With that background, I hope you may be a little interested in an answer to the question: Who is Sam Altman? He is a native of Chicago who did most of his growing-up in St Louis. A native of the Apple ecosystem in computing but, as I've just suggested, one with important friends at Microsoft. Altman can talk in a disarming aw-shucks sort of way, but he clearly exhibits a will to power. he is also a prepper, i.e. someone intent on preparing for possible civilizational collapse. He has said: "I have guns, gold, potassium iodide, antibiotics, batteries, water, gas masks from the Israeli Defense Force and a big patch of land in Big Sur I can fly to."

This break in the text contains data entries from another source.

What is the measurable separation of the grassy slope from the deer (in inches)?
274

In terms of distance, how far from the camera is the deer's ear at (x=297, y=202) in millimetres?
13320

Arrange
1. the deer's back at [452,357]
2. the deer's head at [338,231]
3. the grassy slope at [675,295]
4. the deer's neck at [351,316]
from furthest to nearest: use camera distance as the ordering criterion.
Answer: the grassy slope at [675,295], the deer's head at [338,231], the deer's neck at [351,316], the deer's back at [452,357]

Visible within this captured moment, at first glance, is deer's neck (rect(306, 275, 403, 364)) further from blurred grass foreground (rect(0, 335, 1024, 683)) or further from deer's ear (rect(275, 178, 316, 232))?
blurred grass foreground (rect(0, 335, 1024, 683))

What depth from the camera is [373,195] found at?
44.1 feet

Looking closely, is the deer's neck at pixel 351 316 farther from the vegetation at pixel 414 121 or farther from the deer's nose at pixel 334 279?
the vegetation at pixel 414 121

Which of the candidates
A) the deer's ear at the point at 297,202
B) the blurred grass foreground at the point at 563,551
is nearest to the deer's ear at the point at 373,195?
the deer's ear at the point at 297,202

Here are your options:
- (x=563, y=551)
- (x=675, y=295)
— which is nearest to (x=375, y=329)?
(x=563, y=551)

But none of that really answers the question, because it does not address the anxiety, behind what the world knows and doesn't know about Sam Altman. A features writer for NEW YORK MAGAZINE, Elizabeth Weil, has put the point this way:
"How safe should we feel with Altman, given that this relatively young man ... appears to be controlling how AI will enter our world?"
We will be hearing more of him, and of that question.
Well, how safe we feel depends largely on how responsibly this person wields power...for as long as he may remain at the top of the heap. Altruism and power have valuable potential as allies; imminent risks as enemies. The old saw says: power corrupts...you know the latter part of that adage. We have watched wunderkinde come and go. As with other kinde, reviews have been mixed.